Task requirements:
Show every line of the data below that contains the string "nearer", copying each such line in full. Treat the match as case-sensitive.

[START Supplied records]

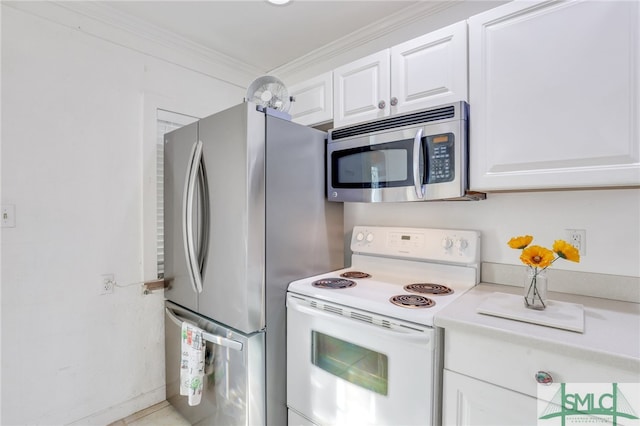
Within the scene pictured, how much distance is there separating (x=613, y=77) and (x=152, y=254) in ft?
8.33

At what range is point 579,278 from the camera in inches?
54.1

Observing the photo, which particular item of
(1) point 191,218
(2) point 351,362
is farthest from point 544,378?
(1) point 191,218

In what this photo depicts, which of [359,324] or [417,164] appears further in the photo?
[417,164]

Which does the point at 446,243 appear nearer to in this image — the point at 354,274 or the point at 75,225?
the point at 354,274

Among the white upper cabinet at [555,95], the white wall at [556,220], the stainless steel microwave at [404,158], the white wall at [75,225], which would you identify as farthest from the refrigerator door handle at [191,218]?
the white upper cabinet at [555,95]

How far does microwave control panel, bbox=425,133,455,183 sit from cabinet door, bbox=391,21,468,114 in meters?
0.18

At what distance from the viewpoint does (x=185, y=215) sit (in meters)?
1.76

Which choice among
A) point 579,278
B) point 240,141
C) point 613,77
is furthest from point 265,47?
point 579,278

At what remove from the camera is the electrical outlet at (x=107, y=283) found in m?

[END Supplied records]
[START Supplied records]

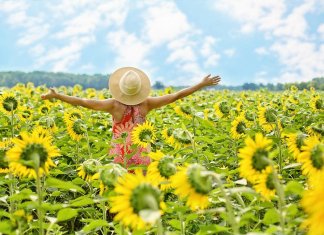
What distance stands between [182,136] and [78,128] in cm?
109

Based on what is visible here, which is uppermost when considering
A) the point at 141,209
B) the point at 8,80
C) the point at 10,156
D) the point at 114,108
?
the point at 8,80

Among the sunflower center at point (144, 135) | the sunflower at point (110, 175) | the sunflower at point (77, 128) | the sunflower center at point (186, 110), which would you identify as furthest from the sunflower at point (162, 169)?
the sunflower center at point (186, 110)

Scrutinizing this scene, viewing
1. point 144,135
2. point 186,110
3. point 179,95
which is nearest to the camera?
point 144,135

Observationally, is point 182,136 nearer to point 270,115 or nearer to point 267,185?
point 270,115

[END Supplied records]

Worked solution:
Which does the point at 446,243 appear nearer to in this image — the point at 354,274 or the point at 75,225?
Observationally, is point 182,136 nearer to point 270,115 or nearer to point 267,185?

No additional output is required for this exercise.